“Our staff and physicians do such a great job with patients that we’ve long wanted to give them an environment that matches their skill and expertise, and we want to give patients and families a more comfortable, private environment in which to receive care,” said Harris CEO Steve Heatherly. “We’re really excited to get that project completed and be operational.”
With more than 16,000 square feet and 15 treatment rooms, the new emergency department is more than quadruple the size of the old emergency department and accommodates twice the number of patients.
The change in patient capacity isn’t an apples-to-apples comparison. The old emergency department didn’t have actual patient rooms, instead using a ward-type setup in which curtains could be moved to add or subtract patient areas. The new facility offers individual patient rooms that are designed to be easily expandable for procedures requiring more space.
Another notable feature of the new facility is its ability to accommodate behavioral health patients. Four of the rooms have pull-down walls that can cover items in the room that could be dangerous to a behavioral health patient, with other equipment in those rooms, such as sinks, curtains and TVs, designed to prevent patients from hurting themselves.
Because there was no overlap in operations between the new and old emergency department — patients were moved from one to the other at 7 a.m.

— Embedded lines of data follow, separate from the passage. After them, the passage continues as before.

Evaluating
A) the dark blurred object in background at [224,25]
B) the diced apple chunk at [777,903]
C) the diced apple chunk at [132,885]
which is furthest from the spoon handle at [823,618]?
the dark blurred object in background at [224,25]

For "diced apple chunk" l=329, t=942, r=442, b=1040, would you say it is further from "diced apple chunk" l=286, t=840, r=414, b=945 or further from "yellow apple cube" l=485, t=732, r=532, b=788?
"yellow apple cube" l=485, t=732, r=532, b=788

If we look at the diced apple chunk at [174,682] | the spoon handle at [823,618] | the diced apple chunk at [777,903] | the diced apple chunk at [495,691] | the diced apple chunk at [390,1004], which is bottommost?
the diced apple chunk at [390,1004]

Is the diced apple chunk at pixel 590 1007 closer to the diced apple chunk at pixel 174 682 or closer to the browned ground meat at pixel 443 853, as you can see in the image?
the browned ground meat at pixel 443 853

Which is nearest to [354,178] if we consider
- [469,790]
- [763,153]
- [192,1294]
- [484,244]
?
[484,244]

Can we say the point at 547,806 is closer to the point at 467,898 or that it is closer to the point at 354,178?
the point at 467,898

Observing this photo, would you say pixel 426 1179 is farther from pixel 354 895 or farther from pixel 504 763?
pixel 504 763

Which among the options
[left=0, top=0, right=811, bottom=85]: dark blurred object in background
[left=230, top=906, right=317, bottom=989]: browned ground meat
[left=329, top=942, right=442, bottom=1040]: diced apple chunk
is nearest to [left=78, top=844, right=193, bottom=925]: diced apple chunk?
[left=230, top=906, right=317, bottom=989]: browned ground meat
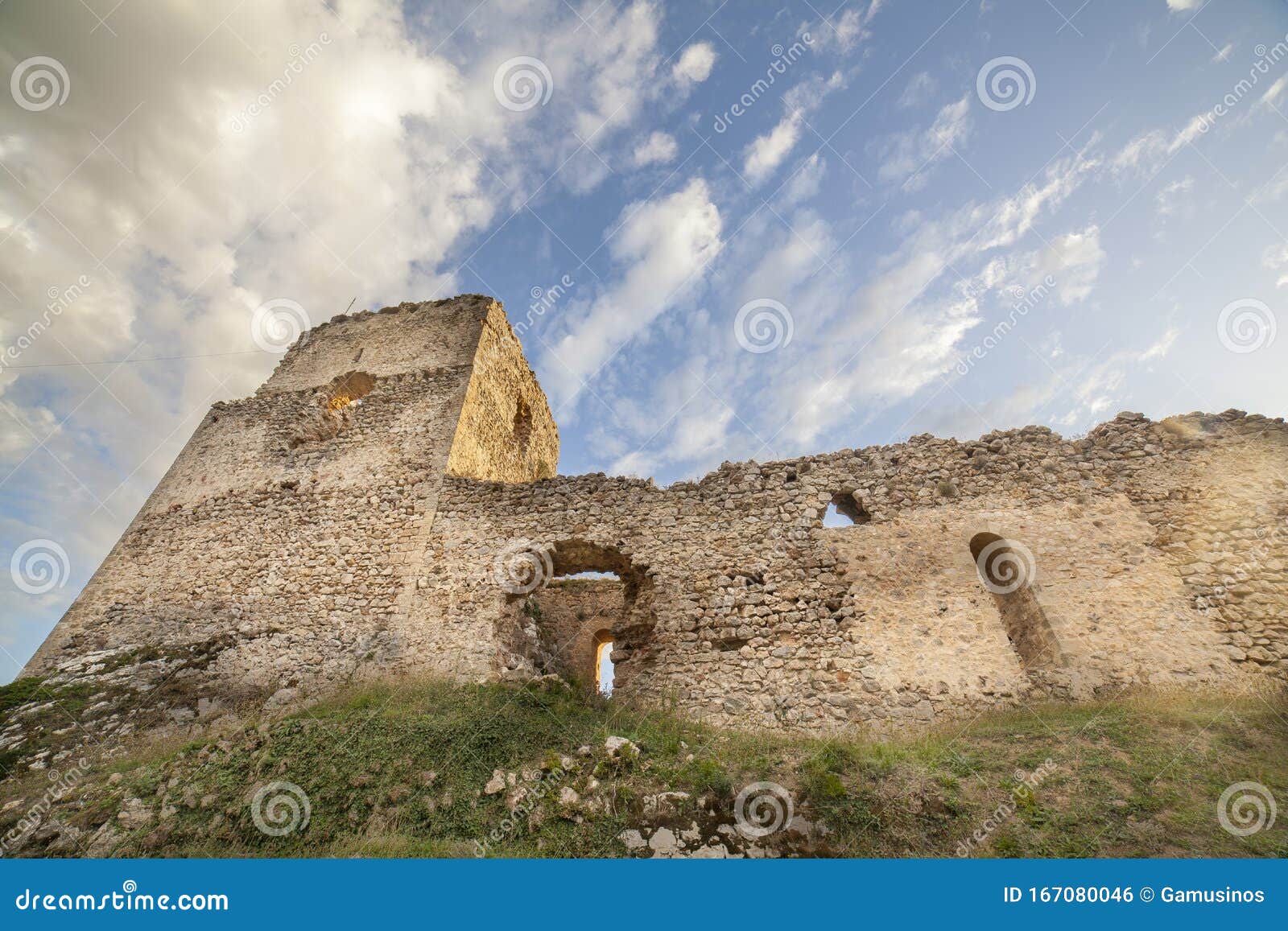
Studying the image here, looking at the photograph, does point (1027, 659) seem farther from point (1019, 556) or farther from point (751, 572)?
point (751, 572)

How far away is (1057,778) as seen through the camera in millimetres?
4852

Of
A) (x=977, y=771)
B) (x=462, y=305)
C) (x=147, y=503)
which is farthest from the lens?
(x=462, y=305)

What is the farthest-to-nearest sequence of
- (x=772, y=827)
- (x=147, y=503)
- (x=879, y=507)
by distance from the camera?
1. (x=147, y=503)
2. (x=879, y=507)
3. (x=772, y=827)

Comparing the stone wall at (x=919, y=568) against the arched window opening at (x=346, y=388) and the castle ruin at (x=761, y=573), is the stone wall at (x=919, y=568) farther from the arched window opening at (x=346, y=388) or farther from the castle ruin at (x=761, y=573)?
the arched window opening at (x=346, y=388)

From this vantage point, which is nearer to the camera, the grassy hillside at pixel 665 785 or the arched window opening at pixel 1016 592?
the grassy hillside at pixel 665 785

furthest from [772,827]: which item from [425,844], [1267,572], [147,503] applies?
[147,503]

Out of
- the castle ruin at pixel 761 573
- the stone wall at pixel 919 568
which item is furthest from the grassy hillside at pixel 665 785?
the castle ruin at pixel 761 573

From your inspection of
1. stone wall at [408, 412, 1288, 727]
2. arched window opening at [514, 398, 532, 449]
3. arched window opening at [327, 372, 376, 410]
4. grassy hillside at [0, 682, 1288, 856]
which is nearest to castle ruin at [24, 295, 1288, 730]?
stone wall at [408, 412, 1288, 727]

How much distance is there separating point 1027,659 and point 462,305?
12.4 meters

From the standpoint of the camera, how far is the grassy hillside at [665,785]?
14.5ft

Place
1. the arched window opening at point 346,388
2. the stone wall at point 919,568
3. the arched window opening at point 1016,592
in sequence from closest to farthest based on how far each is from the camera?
the stone wall at point 919,568 < the arched window opening at point 1016,592 < the arched window opening at point 346,388

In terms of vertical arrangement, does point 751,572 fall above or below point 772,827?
above

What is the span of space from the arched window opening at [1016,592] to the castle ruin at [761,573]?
33 millimetres

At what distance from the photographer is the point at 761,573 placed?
7.86m
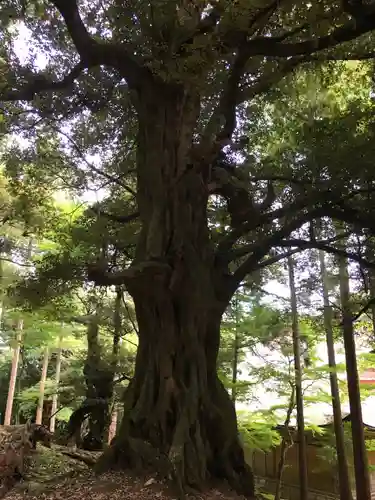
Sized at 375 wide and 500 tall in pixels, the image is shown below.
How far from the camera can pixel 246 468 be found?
12.7 feet

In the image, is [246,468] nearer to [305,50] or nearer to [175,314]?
[175,314]

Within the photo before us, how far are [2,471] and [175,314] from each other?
2.08m

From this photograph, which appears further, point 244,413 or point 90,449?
point 244,413

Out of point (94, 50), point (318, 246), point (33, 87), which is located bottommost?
point (318, 246)

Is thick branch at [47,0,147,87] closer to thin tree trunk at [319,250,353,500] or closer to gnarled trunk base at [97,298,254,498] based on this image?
gnarled trunk base at [97,298,254,498]

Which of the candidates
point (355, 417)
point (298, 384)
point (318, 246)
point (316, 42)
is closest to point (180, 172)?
point (318, 246)

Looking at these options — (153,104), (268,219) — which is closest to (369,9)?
(268,219)

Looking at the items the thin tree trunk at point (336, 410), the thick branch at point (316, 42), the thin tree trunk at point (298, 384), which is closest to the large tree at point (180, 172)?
the thick branch at point (316, 42)

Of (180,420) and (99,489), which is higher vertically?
(180,420)

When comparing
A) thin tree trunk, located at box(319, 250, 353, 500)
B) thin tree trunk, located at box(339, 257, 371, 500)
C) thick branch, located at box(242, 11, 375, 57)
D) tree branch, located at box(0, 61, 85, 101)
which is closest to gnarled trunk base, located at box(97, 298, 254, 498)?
thick branch, located at box(242, 11, 375, 57)

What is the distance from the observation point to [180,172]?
14.6ft

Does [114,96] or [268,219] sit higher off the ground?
[114,96]

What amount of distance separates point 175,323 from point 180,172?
1.46m

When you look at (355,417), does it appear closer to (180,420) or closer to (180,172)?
(180,420)
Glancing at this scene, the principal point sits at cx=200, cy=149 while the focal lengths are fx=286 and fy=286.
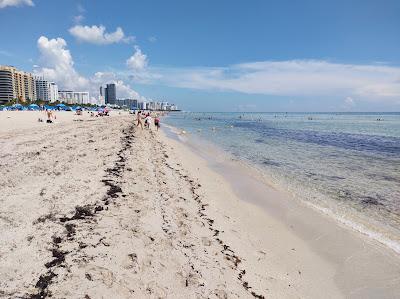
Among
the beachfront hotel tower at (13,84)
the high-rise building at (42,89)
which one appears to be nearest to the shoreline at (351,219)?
the beachfront hotel tower at (13,84)

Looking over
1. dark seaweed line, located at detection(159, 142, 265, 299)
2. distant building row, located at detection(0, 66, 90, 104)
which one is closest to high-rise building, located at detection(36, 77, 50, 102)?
distant building row, located at detection(0, 66, 90, 104)

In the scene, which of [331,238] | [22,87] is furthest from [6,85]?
[331,238]

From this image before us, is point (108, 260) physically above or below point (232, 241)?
above

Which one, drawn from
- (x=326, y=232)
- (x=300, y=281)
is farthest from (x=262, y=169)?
(x=300, y=281)

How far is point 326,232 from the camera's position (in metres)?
6.76

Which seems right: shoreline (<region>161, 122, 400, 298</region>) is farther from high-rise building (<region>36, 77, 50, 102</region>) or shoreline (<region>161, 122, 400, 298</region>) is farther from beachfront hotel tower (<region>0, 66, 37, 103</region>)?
high-rise building (<region>36, 77, 50, 102</region>)

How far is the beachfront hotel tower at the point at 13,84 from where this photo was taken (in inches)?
5472

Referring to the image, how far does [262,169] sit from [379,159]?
9.53m

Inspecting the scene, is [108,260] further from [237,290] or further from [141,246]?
[237,290]

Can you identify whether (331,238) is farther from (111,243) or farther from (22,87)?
(22,87)

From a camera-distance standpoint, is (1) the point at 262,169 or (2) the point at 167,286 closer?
(2) the point at 167,286

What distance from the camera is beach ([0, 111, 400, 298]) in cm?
365

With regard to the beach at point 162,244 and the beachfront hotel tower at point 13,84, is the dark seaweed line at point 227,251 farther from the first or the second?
the beachfront hotel tower at point 13,84

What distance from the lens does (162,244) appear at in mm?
4730
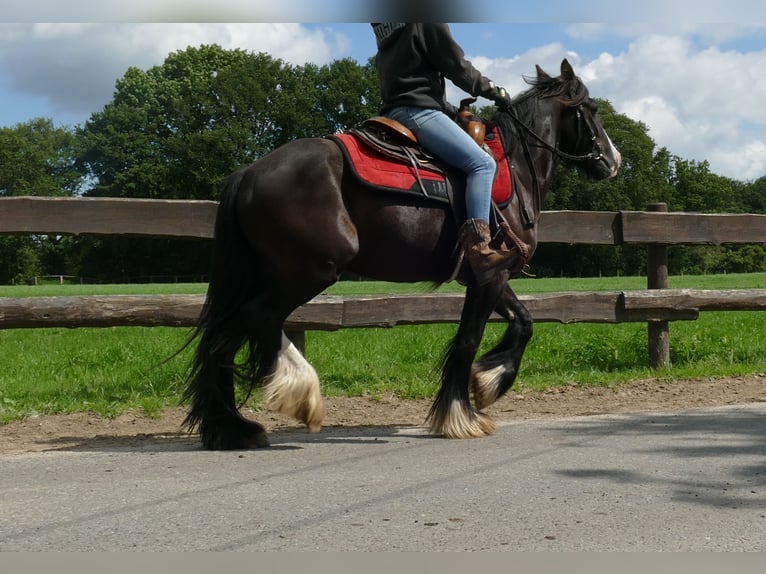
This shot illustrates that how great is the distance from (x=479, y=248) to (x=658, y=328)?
4391 millimetres

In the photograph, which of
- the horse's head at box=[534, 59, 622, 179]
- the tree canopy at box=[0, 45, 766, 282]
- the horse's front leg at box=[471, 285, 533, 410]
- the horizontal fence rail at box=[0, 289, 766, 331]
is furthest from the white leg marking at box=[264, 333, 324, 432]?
the tree canopy at box=[0, 45, 766, 282]

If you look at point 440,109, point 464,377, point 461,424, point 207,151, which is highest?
point 207,151

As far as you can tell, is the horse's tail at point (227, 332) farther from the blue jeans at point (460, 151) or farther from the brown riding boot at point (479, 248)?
the brown riding boot at point (479, 248)

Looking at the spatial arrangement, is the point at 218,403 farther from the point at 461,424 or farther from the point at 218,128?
the point at 218,128

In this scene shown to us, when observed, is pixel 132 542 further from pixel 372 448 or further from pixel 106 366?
pixel 106 366

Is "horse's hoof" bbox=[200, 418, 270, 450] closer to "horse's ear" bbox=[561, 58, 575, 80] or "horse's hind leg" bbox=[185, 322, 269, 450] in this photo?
"horse's hind leg" bbox=[185, 322, 269, 450]

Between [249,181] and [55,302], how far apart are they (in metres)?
2.43

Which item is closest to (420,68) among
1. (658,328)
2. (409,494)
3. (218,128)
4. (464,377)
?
(464,377)

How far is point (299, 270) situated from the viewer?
5.44m

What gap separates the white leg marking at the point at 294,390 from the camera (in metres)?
5.37

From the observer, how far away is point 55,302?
23.3 ft

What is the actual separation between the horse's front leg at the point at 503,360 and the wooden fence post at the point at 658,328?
11.3ft

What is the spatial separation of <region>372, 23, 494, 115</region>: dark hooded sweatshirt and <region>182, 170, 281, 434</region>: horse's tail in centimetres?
112

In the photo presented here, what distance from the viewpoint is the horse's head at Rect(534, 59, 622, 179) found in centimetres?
667
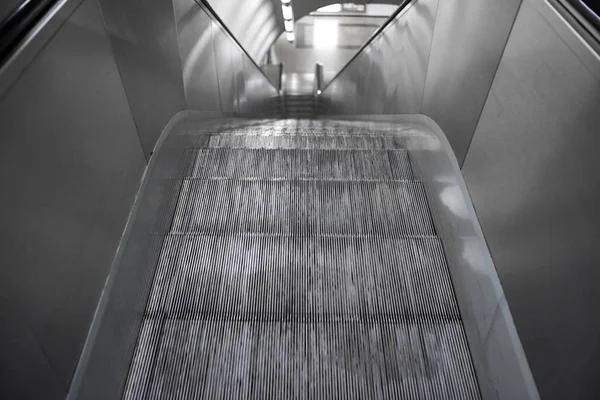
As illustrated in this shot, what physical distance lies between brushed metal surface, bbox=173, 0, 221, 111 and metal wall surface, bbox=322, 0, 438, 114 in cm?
213

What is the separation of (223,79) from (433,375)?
4.65m

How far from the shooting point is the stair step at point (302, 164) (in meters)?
3.74

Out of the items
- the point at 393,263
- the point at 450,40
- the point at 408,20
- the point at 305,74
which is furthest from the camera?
the point at 305,74

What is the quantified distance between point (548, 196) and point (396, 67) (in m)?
4.01

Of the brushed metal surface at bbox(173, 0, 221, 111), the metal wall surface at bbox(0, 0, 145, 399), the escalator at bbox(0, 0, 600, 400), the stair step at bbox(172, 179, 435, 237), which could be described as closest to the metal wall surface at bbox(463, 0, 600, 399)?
the escalator at bbox(0, 0, 600, 400)

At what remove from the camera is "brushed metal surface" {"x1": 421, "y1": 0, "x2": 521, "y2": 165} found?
2543mm

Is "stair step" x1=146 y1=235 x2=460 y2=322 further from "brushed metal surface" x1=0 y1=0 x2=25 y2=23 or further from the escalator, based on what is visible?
"brushed metal surface" x1=0 y1=0 x2=25 y2=23

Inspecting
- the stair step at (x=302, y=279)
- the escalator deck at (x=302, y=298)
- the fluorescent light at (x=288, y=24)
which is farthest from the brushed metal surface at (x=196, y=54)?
the fluorescent light at (x=288, y=24)

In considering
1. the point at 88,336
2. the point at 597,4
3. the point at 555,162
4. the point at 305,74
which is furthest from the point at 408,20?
the point at 305,74

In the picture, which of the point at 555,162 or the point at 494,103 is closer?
the point at 555,162

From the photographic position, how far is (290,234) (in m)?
2.96

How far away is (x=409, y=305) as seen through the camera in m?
2.51

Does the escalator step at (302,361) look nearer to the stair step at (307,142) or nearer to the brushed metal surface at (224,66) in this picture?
the stair step at (307,142)

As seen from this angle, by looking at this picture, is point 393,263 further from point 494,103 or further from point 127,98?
point 127,98
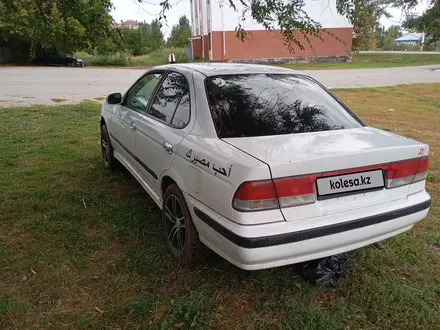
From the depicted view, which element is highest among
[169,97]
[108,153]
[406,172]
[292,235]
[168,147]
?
[169,97]

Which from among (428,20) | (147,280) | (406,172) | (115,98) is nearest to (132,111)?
(115,98)

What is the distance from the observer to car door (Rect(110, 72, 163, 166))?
3.97 m

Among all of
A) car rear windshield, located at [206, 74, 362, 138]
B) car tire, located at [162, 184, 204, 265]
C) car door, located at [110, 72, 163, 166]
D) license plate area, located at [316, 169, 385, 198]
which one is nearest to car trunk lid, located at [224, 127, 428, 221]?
license plate area, located at [316, 169, 385, 198]

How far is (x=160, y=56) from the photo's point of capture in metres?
35.1

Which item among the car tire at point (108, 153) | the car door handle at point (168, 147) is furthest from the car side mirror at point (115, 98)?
the car door handle at point (168, 147)

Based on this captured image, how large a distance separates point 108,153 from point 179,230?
8.27 ft

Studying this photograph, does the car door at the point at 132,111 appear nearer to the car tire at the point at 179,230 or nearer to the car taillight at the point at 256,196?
the car tire at the point at 179,230

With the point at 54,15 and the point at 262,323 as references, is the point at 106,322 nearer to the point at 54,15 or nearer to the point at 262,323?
the point at 262,323

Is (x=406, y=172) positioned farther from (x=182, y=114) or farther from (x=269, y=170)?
(x=182, y=114)

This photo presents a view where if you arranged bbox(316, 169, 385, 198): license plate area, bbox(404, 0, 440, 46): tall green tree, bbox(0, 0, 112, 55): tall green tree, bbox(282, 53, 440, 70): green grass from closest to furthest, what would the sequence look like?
bbox(316, 169, 385, 198): license plate area → bbox(0, 0, 112, 55): tall green tree → bbox(404, 0, 440, 46): tall green tree → bbox(282, 53, 440, 70): green grass

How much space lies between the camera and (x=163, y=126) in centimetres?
331

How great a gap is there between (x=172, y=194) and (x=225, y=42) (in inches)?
1162

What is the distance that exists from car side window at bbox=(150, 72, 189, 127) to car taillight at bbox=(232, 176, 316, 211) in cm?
110

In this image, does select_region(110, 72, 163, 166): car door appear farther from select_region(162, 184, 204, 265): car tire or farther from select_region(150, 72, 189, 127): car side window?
select_region(162, 184, 204, 265): car tire
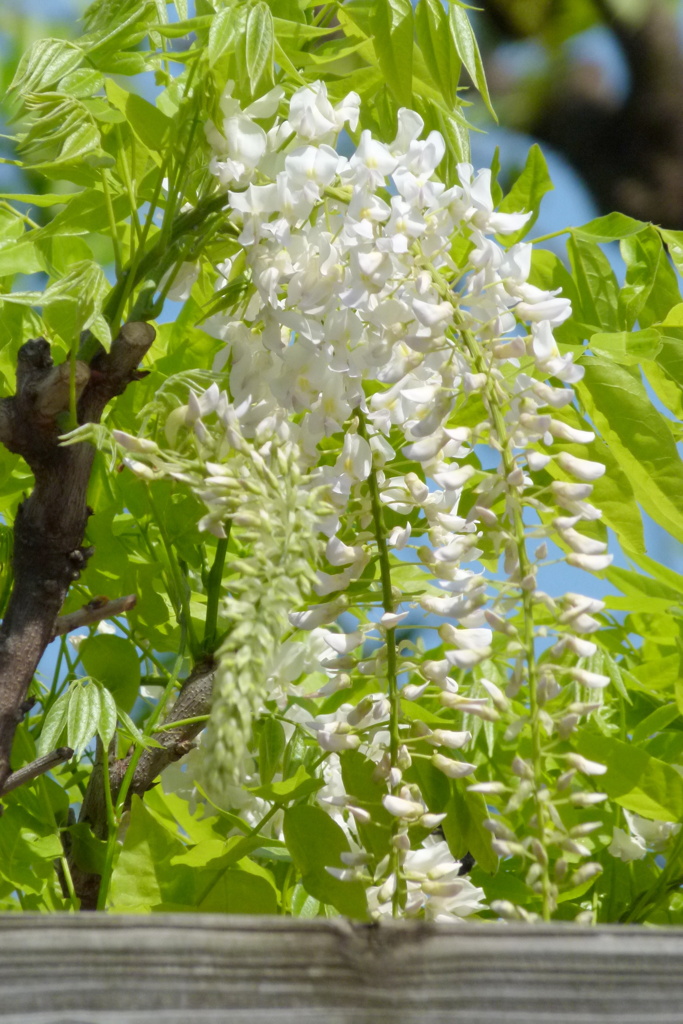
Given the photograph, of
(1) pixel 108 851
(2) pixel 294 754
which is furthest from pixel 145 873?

Nov. 6 — all the equipment contained in the new facility is new as well.
No decisions have been made as to what will happen to the old emergency department, though it’s possible a catheterization laboratory will eventually go in there. The hospital has recently begun doing cardiac catheterizations but uses a mobile service to perform them.
“As our volume builds we anticipate putting in a fixed cath lab sometime in the next year or two,” Heatherly said.
Prior to Duke LifePoint’s acquisition of Harris Regional, the hospital’s foundation had been working for years to raise funds in support of the new emergency department. The agreement with Duke LifePoint during the acquisition included $11 million to kick off construction and complete the facility.